Martín asentía cada vez que su abuelo tocaba el tema e incluso se sentía capaz de seguir la carrera que este le aconsejaba, sin embargo temía salir de San Francisco y vivir solo. Desde la muerte de su madre había tenido que buscar y ganarse los frijoles. Su abuelo le daba alojamiento y comida, pero él siempre quiso más. A los 15 años trató de dejar de depender de su abuelo porque toda la gente en el pueblo le decía que era un inútil nacido en cuna de oro. El pasado forjado por Don Anselmo le pesaba tanto que temía no poder responder a las expectativas de los demás y dejar la carrera a medias.

Desde un principio no defraudó a nadie, incluso mientras pasaban los semestres se hizo conocido en su facultad por sus altas notas.
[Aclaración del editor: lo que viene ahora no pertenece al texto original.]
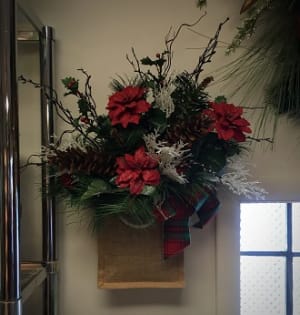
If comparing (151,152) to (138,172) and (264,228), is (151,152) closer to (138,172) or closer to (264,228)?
(138,172)

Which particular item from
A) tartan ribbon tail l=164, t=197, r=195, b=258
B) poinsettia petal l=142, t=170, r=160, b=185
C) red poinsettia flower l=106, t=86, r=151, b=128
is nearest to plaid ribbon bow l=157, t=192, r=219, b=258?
tartan ribbon tail l=164, t=197, r=195, b=258

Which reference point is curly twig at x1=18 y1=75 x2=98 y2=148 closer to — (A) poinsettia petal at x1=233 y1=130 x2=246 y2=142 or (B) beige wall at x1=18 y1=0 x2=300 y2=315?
(B) beige wall at x1=18 y1=0 x2=300 y2=315

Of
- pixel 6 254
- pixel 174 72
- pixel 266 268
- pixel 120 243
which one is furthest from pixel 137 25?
pixel 266 268

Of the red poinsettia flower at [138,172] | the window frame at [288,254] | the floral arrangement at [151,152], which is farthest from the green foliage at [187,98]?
the window frame at [288,254]

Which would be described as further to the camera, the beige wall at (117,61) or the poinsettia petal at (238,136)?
the beige wall at (117,61)

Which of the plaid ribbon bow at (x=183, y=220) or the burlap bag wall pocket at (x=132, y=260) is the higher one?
the plaid ribbon bow at (x=183, y=220)

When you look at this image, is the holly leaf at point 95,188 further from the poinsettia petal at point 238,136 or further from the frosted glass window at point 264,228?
the frosted glass window at point 264,228

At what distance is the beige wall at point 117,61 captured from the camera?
3.49 ft

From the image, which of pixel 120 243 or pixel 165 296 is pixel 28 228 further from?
pixel 165 296

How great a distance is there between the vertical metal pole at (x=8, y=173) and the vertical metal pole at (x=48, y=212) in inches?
11.7

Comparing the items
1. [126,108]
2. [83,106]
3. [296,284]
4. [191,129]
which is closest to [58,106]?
[83,106]

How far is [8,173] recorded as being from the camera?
71cm

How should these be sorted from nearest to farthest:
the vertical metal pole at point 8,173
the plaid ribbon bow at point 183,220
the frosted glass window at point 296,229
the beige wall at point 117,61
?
the vertical metal pole at point 8,173 → the plaid ribbon bow at point 183,220 → the beige wall at point 117,61 → the frosted glass window at point 296,229

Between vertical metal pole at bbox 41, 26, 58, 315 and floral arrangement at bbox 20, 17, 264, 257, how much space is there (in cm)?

De San Francisco le llegaban cartas del abuelo y de cómo estaba el pueblo en su ausencia. Siempre encontraba el dinero suficiente para sobrevivir por un buen tiempo hasta que llegaba la siguiente carta. Era casi mágico porque la carta siempre llegaba cuando le quedaban pocos centavos para sobrevivir. Su nueva vida había tomado muchos giros inesperados, tenía nuevos amigos y nuevos intereses, se apasionó más por la medicina y los constantes miedos se diluyeron en el agua de las oportunidades que le brindaba su nueva ciudad de residencia.

Dos años después de llegar a la capital, Martín empezó a tener las pesadillas referidas a su abuelo. Siempre era igual, él jugaba en la huerta, trepado en los arboles de guinda y cogiendo uno a uno sus frutos para luego comerlos en el lonche de las seis. De un momento a otro escucha que lo llaman desde la sala, salta y corre como alma que lleva el diablo hasta que puerta desde donde ve a su abuelo meciendose y llamándolo, estirando la mano derecha como si fuese a caer de un momento a otro, entonces el se desespera y va corriendo y el camino se hace interminable y su abuelo se mece cada vez más lentamente y su brazo va cayéndo hasta reposar sin vida y sus ojos se van cerrando como si quedara porfundamente dormido. De golpe abre los ojos y la tía Josefina está a su lado con los ojos llorosos sacudiéndolo. Secándose las lagrimas, lo recuesta y le dice en voz baja: "Martincito, tienes que volver a San Francisco, tu abuelo se está muriendo"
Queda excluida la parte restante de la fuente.